*** Text passage ***
Re: Improving Physical Backup/Restore within the Low Level API - Mailing list pgsql-hackers

From David G. Johnston
Subject Re: Improving Physical Backup/Restore within the Low Level API
Date
Msg-id CAKFQuwbdOBh+4xTmK3d1+27M9rrU1je4-=Ye9xo5tiWfFb_HoA@mail.gmail.com
Whole thread Raw
In response to Re: Improving Physical Backup/Restore within the Low Level API  (Laurenz Albe <laurenz.albe@cybertec.at>)
Responses Re: Improving Physical Backup/Restore within the Low Level API
List pgsql-hackers
On Mon, Oct 16, 2023 at 10:26 AM Laurenz Albe <laurenz.albe@cybertec.at> wrote:
On Mon, 2023-10-16 at 09:26 -0700, David G. Johnston wrote:
> This email is a first pass at a user-visible design for how our backup and restore
> process, as enabled by the Low Level API, can be modified to make it more mistake-proof.
> In short, it requires pg_start_backup to further expand upon what it means for the
> system to be in the midst of a backup, pg_stop_backup to reverse those things,
> and modifying the startup process to deal with the server having crashed while the
> system is in that backup state.  Notes at the end extend the design to handle concurrent backups.
*** Given entries ***
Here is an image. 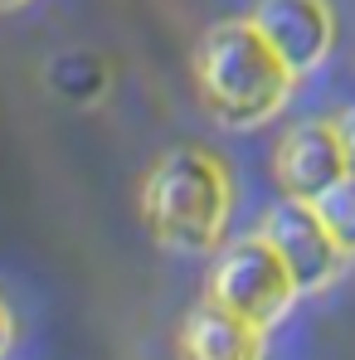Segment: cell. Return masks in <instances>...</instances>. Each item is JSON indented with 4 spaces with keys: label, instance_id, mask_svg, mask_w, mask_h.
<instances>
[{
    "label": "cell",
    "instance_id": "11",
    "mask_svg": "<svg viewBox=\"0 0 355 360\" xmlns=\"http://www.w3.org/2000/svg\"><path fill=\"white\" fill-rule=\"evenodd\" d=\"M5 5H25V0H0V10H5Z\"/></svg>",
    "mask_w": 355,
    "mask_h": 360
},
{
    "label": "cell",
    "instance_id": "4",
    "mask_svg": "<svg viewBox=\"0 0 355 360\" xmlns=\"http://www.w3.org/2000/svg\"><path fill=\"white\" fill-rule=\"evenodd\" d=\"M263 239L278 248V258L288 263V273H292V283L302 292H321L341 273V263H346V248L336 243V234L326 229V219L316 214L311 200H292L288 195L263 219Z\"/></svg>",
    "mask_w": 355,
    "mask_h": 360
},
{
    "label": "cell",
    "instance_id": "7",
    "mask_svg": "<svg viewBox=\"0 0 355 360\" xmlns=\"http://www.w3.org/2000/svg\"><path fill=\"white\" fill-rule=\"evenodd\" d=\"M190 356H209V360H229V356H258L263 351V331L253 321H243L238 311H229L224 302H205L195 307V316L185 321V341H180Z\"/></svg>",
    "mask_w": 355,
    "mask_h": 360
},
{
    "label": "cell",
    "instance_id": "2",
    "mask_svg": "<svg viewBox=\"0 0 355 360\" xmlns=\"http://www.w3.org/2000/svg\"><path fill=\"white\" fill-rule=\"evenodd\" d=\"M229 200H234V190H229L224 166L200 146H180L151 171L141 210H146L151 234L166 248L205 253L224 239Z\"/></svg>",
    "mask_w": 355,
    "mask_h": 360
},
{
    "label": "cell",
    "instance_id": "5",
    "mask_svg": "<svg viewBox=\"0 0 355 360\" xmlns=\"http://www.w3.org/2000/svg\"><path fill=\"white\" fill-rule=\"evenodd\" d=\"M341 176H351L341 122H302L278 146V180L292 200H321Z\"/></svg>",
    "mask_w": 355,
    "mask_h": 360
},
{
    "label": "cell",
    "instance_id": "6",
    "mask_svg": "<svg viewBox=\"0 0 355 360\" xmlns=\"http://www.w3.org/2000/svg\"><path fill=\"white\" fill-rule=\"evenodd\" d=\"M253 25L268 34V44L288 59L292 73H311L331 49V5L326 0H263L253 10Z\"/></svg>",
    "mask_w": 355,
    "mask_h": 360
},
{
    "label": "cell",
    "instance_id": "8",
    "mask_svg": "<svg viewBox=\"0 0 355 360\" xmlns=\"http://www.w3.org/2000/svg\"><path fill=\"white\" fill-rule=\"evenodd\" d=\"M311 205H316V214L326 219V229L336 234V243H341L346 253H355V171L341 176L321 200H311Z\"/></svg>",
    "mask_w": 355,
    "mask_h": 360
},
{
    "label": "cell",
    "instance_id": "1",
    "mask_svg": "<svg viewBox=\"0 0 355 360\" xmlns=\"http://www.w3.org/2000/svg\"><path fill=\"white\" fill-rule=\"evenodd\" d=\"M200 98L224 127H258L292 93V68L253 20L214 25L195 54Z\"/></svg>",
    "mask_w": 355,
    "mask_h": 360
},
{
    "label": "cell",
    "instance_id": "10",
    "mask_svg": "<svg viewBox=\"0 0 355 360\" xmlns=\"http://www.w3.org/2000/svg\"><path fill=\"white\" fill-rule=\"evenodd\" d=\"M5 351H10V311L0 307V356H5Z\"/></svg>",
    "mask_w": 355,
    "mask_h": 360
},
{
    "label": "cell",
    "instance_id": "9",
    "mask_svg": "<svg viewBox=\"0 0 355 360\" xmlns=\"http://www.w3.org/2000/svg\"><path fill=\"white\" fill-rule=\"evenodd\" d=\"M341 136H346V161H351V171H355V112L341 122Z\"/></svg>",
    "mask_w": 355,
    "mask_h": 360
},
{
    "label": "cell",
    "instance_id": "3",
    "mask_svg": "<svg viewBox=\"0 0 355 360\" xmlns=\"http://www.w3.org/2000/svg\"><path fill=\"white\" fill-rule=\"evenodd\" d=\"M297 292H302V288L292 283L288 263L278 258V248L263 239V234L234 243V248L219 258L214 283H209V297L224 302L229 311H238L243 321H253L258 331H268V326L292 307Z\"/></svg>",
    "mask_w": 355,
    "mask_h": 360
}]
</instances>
***
*** Given entries ***
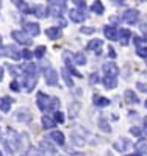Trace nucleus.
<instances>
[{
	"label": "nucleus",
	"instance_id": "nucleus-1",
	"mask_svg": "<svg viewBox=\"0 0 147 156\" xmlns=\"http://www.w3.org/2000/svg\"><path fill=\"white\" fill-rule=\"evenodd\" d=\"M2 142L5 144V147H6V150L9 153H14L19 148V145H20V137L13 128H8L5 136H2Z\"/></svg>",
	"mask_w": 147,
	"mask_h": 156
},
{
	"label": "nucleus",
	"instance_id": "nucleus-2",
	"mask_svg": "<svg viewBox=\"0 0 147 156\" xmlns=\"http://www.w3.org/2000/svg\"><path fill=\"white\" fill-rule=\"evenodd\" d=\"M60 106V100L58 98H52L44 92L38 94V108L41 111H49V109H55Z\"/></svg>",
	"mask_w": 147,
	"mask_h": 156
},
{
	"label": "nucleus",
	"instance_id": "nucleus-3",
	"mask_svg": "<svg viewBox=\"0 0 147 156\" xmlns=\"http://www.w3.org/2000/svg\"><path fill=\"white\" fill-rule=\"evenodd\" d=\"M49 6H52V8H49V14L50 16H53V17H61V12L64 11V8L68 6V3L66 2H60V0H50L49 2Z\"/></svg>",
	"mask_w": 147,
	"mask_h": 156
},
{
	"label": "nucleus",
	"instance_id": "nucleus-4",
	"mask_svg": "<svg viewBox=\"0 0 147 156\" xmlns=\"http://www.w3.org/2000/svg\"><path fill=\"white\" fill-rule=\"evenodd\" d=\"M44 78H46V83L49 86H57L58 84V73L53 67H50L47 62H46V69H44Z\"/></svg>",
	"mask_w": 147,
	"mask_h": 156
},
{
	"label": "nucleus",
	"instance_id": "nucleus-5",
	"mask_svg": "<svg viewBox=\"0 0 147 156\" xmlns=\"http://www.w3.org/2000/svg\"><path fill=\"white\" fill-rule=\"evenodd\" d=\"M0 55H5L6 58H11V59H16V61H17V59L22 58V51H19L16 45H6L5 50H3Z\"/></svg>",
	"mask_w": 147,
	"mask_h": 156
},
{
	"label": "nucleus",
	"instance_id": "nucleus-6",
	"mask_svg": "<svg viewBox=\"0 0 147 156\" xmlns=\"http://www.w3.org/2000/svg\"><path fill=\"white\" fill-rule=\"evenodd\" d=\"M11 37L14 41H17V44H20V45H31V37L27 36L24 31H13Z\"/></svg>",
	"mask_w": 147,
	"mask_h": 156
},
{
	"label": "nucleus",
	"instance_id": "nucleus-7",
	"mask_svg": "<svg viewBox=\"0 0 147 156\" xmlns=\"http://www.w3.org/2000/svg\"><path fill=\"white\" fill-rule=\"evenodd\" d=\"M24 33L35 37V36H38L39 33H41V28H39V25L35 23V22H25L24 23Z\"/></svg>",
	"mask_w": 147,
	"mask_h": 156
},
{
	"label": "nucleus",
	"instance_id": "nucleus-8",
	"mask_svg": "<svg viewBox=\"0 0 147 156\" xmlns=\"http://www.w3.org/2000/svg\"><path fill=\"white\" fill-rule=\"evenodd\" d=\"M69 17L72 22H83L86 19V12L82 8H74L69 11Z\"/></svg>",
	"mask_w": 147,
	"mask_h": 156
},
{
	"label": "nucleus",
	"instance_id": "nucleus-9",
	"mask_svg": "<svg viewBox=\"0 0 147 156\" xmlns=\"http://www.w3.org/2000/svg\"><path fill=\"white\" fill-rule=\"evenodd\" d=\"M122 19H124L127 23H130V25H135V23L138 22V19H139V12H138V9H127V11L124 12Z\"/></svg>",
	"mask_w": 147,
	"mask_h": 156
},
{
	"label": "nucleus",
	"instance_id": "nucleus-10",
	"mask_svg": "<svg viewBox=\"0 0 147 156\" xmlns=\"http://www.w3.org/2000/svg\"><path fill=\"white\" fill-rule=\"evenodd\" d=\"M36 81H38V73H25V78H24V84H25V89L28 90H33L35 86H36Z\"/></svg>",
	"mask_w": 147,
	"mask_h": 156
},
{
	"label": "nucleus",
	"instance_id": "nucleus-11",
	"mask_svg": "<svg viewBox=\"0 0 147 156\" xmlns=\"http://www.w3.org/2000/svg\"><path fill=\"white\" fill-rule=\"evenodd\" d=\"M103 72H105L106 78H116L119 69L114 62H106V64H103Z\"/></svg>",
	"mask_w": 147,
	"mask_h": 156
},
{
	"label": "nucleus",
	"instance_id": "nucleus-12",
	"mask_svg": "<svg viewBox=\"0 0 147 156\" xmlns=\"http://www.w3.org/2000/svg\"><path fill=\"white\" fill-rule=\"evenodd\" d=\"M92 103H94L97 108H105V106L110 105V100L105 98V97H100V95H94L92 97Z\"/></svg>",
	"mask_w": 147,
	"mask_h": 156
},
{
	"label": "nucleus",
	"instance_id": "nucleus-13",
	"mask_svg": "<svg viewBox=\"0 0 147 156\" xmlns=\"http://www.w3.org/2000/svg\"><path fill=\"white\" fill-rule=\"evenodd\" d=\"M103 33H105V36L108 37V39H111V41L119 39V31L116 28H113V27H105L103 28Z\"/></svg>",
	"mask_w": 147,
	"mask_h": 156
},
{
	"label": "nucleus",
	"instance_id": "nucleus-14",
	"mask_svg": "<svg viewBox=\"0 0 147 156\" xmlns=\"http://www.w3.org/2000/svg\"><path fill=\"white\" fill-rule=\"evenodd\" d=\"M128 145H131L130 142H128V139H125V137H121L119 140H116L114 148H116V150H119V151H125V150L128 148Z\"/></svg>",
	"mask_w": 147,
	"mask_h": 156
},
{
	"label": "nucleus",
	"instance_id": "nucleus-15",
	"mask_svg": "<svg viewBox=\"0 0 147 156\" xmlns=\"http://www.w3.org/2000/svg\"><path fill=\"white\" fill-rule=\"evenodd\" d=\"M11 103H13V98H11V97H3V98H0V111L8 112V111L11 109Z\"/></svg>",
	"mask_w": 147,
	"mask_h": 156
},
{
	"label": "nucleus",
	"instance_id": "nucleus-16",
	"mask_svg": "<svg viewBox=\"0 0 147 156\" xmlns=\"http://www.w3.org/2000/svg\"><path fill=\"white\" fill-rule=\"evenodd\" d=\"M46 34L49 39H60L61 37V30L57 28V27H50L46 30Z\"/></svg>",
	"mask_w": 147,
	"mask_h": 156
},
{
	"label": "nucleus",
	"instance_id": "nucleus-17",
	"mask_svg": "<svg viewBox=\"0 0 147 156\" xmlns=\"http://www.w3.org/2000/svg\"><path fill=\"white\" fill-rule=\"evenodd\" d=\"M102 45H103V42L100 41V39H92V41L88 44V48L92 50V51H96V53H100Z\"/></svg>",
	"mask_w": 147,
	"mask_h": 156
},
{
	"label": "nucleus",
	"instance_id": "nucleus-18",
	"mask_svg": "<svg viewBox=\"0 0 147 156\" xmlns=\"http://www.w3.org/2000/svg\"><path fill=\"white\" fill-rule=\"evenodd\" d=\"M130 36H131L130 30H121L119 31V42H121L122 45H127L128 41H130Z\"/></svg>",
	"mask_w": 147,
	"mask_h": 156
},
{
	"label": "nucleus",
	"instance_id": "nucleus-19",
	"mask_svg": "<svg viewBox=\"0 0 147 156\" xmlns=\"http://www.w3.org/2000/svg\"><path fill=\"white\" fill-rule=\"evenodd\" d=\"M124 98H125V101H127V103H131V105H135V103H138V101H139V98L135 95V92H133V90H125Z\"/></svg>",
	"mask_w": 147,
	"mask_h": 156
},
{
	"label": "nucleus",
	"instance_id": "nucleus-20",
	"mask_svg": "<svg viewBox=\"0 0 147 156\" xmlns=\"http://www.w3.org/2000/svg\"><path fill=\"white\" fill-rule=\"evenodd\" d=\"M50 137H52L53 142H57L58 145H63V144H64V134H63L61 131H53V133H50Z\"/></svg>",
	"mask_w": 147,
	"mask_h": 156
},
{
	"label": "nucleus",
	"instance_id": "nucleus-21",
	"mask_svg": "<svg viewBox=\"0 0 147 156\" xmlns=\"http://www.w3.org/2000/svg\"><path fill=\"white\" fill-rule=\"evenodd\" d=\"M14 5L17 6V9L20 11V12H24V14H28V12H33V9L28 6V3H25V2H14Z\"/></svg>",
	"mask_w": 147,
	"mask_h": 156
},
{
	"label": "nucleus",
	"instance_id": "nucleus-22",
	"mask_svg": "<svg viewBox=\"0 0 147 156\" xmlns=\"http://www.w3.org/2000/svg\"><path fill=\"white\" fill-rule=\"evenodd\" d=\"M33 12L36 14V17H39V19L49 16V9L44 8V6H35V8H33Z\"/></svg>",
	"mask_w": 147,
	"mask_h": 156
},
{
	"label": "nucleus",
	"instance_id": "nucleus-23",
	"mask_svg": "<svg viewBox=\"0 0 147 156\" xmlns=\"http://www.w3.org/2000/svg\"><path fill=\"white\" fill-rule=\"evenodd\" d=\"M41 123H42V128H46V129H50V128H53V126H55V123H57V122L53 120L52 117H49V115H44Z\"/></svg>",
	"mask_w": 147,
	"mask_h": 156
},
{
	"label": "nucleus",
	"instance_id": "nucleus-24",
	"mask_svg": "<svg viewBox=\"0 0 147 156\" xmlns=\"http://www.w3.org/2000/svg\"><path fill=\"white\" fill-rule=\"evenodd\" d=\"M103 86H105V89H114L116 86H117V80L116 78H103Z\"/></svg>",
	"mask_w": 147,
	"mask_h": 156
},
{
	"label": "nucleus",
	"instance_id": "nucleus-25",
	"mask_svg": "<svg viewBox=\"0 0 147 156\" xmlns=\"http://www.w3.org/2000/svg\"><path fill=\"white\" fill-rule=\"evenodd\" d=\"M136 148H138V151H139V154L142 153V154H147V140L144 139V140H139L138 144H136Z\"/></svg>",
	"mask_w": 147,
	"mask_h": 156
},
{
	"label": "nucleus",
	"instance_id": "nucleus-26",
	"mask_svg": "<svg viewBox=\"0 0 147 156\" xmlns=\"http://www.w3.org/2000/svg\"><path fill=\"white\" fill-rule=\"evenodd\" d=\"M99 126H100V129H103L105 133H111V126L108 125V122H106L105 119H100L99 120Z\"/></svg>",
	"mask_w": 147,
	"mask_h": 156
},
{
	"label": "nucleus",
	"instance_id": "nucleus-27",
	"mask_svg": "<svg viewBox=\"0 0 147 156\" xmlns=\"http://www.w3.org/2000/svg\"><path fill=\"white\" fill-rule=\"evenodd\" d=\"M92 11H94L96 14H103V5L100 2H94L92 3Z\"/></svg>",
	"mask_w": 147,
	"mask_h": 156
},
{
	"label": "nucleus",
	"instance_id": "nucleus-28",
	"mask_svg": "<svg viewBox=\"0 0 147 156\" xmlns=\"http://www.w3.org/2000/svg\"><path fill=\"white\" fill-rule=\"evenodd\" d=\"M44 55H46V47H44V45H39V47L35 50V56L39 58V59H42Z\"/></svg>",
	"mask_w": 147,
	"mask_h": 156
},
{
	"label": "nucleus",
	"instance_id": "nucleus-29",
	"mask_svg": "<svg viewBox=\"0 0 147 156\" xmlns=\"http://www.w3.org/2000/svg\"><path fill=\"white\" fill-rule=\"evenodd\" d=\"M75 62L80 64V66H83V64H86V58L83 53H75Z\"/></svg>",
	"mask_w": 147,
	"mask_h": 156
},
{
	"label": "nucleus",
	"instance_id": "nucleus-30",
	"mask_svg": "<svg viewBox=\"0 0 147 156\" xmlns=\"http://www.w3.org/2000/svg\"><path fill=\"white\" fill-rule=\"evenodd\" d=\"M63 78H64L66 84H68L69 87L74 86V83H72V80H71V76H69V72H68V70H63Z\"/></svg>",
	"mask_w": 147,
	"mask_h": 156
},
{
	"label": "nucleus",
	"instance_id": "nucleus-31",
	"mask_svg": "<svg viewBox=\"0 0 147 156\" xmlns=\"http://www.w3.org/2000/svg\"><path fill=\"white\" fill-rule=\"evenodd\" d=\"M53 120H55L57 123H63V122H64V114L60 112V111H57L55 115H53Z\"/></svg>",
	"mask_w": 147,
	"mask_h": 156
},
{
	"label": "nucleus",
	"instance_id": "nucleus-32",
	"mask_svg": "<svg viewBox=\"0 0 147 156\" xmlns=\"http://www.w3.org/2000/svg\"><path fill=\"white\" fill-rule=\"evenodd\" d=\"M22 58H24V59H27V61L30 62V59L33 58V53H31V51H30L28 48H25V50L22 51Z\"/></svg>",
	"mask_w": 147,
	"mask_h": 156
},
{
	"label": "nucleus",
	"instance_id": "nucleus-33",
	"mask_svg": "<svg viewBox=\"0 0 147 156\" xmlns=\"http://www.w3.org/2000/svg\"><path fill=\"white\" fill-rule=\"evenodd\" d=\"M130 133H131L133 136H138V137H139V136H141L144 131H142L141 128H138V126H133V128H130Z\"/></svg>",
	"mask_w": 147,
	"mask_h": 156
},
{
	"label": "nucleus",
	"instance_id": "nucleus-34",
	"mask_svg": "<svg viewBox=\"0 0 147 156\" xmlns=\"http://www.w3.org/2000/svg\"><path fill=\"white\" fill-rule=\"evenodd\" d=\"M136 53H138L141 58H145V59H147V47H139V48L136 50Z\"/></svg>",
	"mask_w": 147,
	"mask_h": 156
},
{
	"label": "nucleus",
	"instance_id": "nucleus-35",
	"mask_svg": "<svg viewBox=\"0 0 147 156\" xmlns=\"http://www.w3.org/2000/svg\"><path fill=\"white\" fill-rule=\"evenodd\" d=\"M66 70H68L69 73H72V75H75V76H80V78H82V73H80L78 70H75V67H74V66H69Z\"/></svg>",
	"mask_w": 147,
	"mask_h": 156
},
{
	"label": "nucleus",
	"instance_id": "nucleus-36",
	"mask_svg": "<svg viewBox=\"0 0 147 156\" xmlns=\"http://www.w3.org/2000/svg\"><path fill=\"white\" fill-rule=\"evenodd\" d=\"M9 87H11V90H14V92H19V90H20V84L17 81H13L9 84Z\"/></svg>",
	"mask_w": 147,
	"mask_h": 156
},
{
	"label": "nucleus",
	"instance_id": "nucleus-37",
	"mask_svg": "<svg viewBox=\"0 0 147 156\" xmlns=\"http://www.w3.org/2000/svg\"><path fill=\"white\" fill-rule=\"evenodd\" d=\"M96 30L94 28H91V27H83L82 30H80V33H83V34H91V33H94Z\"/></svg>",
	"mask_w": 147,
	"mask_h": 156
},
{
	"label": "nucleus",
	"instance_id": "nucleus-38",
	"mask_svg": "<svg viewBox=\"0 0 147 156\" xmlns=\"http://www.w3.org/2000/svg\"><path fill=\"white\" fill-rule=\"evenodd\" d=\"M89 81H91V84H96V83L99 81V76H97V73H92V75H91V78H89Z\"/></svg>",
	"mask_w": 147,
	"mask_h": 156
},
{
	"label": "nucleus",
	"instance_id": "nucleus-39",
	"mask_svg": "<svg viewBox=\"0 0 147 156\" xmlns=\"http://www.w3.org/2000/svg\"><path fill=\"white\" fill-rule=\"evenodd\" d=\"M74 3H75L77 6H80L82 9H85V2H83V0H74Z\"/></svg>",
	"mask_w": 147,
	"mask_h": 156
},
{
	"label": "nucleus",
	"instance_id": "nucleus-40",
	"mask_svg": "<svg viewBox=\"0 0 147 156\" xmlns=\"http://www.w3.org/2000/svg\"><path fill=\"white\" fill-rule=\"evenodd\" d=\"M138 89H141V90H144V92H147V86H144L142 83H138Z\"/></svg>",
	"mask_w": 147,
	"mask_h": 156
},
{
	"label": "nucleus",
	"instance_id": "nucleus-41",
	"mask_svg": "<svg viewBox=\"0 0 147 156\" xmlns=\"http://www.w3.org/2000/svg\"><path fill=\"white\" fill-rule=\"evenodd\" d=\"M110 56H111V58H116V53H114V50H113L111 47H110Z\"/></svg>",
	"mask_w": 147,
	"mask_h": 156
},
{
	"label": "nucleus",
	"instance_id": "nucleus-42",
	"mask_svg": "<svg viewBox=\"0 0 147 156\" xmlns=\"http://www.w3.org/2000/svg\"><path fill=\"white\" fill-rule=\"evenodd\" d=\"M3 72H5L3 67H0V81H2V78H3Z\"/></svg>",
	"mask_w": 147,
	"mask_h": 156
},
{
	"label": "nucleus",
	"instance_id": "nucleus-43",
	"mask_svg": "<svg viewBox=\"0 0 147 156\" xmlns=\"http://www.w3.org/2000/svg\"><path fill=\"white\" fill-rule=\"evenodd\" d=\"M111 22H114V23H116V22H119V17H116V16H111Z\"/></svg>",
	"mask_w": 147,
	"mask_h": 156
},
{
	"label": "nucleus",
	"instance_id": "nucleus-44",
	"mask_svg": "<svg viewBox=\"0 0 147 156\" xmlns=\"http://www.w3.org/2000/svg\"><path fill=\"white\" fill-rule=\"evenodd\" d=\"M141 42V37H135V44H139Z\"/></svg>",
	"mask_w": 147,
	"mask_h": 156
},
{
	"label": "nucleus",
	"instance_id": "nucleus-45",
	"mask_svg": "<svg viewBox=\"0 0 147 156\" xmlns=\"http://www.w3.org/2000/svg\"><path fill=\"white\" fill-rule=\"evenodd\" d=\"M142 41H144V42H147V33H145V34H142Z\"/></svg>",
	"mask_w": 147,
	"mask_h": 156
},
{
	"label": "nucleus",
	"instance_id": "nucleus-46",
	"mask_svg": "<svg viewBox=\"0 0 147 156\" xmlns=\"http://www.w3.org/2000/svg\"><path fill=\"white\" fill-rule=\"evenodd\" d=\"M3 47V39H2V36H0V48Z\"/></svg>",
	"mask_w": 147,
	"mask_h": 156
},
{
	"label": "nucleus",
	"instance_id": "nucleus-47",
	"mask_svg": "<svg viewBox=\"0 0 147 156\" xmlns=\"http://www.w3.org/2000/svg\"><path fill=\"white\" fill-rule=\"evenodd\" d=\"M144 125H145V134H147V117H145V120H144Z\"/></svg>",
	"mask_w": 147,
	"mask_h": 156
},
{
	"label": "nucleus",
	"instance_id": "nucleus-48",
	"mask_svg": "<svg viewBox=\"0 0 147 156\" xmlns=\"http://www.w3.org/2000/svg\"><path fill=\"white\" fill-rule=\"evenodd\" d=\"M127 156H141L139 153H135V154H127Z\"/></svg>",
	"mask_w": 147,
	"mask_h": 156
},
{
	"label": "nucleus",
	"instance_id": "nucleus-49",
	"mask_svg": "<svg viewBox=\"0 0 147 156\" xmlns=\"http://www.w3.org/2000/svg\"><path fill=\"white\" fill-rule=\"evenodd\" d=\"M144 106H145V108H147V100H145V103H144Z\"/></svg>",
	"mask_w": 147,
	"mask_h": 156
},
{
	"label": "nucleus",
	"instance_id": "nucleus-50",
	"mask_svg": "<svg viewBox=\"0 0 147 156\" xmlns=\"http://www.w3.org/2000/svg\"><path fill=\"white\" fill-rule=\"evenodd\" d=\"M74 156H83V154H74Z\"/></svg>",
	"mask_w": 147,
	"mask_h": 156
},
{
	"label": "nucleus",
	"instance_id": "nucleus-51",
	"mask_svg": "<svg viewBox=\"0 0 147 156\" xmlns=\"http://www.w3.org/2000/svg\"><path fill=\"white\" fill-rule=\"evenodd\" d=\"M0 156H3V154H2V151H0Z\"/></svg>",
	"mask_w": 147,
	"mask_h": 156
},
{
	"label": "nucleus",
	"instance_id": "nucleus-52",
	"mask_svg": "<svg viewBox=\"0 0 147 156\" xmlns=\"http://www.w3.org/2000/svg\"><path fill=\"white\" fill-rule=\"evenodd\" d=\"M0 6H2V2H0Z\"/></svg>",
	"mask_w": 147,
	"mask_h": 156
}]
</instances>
***
» Task instructions
Output everything in the mailing list post on backup and restore from "From David G." down to "it more mistake-proof.", copied word for word.

» Task output
From David G. Johnston
Subject Re: Improving Physical Backup/Restore within the Low Level API
Date
Msg-id CAKFQuwbdOBh+4xTmK3d1+27M9rrU1je4-=Ye9xo5tiWfFb_HoA@mail.gmail.com
Whole thread Raw
In response to Re: Improving Physical Backup/Restore within the Low Level API  (Laurenz Albe <laurenz.albe@cybertec.at>)
Responses Re: Improving Physical Backup/Restore within the Low Level API
List pgsql-hackers
On Mon, Oct 16, 2023 at 10:26 AM Laurenz Albe <laurenz.albe@cybertec.at> wrote:
On Mon, 2023-10-16 at 09:26 -0700, David G. Johnston wrote:
> This email is a first pass at a user-visible design for how our backup and restore
> process, as enabled by the Low Level API, can be modified to make it more mistake-proof.